As in the case of sanctions, the impact of a DUI arrest or conviction in driving privileges varies according to the history of DUI driver violations and severity of violations.

A sanction of increasingly common, especially for repeat offenders, DUI is the mandatory installation of a device “lock on” to the vehicle of the offender. This device scans the driver’s breath, measured his blood alcohol concentration and prevents operate the vehicle if alcohol is detected level higher than that set by law, such a level of concentration above 0.02. When this punishment is used, most states require that the DUI offender to pay the costs of installation, rental and maintenance of the ignition interlock device. Rental costs are high, sometimes up to three dollars a day, so a DUI offender could expect to pay a lot of money if ordered using an ignition interlock device.
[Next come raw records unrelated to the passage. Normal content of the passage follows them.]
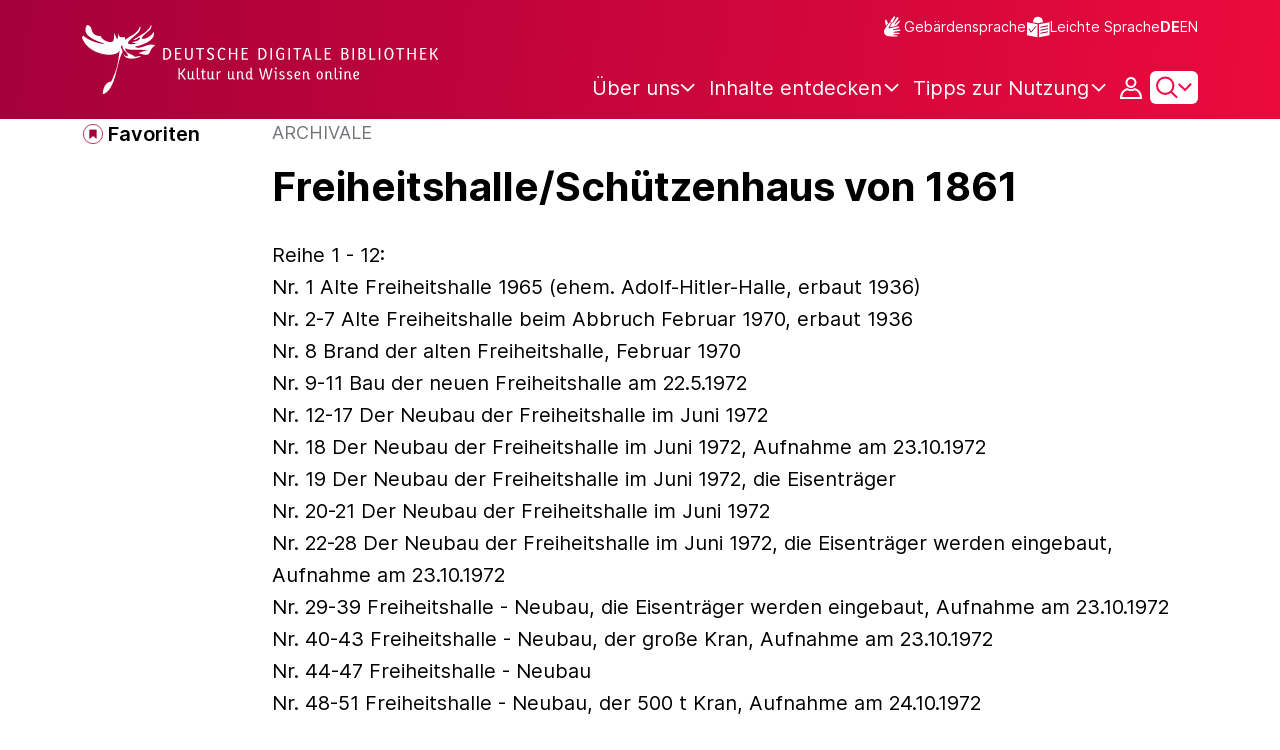

--- FILE ---
content_type: image/svg+xml;charset=UTF-8
request_url: https://www.deutsche-digitale-bibliothek.de/assets/icons/icon-search-98d68b2c532116ad567a88822f8e0860.svg
body_size: 209
content:
<svg width="27" height="27" viewBox="0 0 27 27" fill="none" xmlns="http://www.w3.org/2000/svg"><path d="M8.67285 18.6543L1.00044 26.0008" stroke="#A5003B" stroke-width="2.5"/><circle r="10.0544" transform="matrix(-1 0 0 1 15.6956 11.3044)" stroke="#A5003B" stroke-width="2.5"/></svg>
Plea agreements in DUI Cases

Due to recent trends that focus on the prevention of DUI offenses with severe penalties on offenders, most district attorneys refuses to negotiate plea agreements in cases of DUI. This is especially true if the evidence of the violation are strong. In fact, many states have enacted laws that prohibit state attorneys negotiate or approve with the accused. However, sometimes a DUI charge can be reduced to a lesser offense, such as driving recklessly or an infringement of “open container”.

Consult an attorney specializing in DUI

If you or a family member is arrested for DUI, you may need the services of an experienced DUI lawyer. An attorney who specializes in defending DUI charges evaluate all the evidence, including the procedure and the results of field sobriety tests and chemical substances, to ensure that their rights are protected. It is also important to talk to a doctor familiar with the laws of your jurisdiction lawyer. Most offer free consultations, so your first step should be to contact a lawyer specializing in DUI.